* [PROBLEMS TO SOLVE]
**1.** From the DunedinPACE text, list every late-life chronic disease it names.
**2.** Carry on the DunedinPACE text from the point where it ends.

* [PROVIDED TEXT]

☆ ☆ ☆

DunedinPACE

DunedinPACE is a biomarker that measures the human pace of aging. It is designed to function as a speedometer for aging, offering a single-timepoint measurement of how fast a person is now aging.

The details of DunedinPACE are published in a scientific article (Belsky et al. 2022 eLife, link here.).

Code is available on GitHub, here to compute DunedinPACE from Illumina 450k or EPIC1 or EPIC2 array DNA methylation data. The code is also included in BioLearn..  

Dunedin PACE has now been validated in more than 50 large cohorts, including older adults and children, in more than 15 countries, and more than 5 ethnic ancestry groups (see details here). More than 150 publications have reported DunedinPACE.

Five design advantages distinguish DunedinPACE from other aging measures: 

First, DunedinPACE was derived on a cohort of people who were all born the same year; it has no noise from differences in historical exposures that in multi-age samples alter the participants’ bodies or their epigenome.

Second, DunedinPACE was derived from 19 biomarkers ascertained longitudinally at ages 26, 32, 38, and 45, comprising 69,715 data points; it has no noise from short term illnesses that could elevate a biomarker temporarily.

Third, DunedinPACE was derived in a cohort of healthy adults studied up to age 45; it has no noise from late-life chronic diseases such as diabetes, heart disease, dementia, or cancer, because these diseases have not yet onset in the Dunedin cohort.

☆ ☆ ☆

Data excerpts
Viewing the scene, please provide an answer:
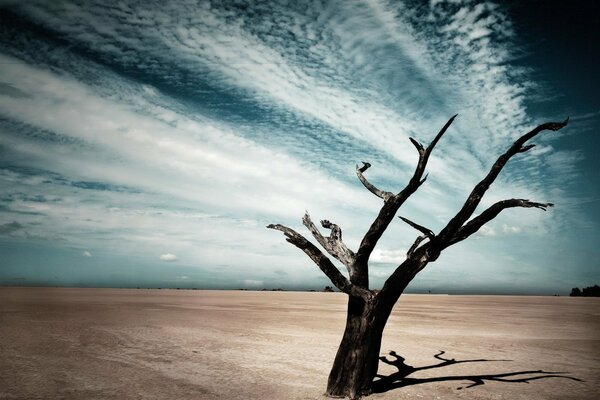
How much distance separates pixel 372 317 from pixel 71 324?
672 inches

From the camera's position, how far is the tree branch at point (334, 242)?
7.54 meters

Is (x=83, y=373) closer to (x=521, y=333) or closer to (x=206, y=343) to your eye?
(x=206, y=343)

☆ ☆ ☆

* [PER-TASK ANSWERS]
**1.** Diabetes, heart disease, dementia, cancer

**2.**
Fourth, DunedinPACE was derived in a midlife cohort for which attrition by death has been under 3%; it has no noise from “survivor bias” in which the fastest-aging older participants have already died.

Fifth, DunedinPACE was derived from a pool of DNA methylation probe sites that were pre-selected to have strong test-retest reliability, yielding reliability over .90 for DunedinPACE.

          DunedinPACE is sometimes referred to as a “third generation” among clocks, because earlier generations of clocks were not derived in longitudinal data to assess actual physiological decline in healthy people who are all the same chronological age.

 

Dunedine PACE faces
All these people are the same chronological age (these are composite images of 10 slow-, average-, and fast-aging 45-year olds). Why do some people age more slowly or faster than others?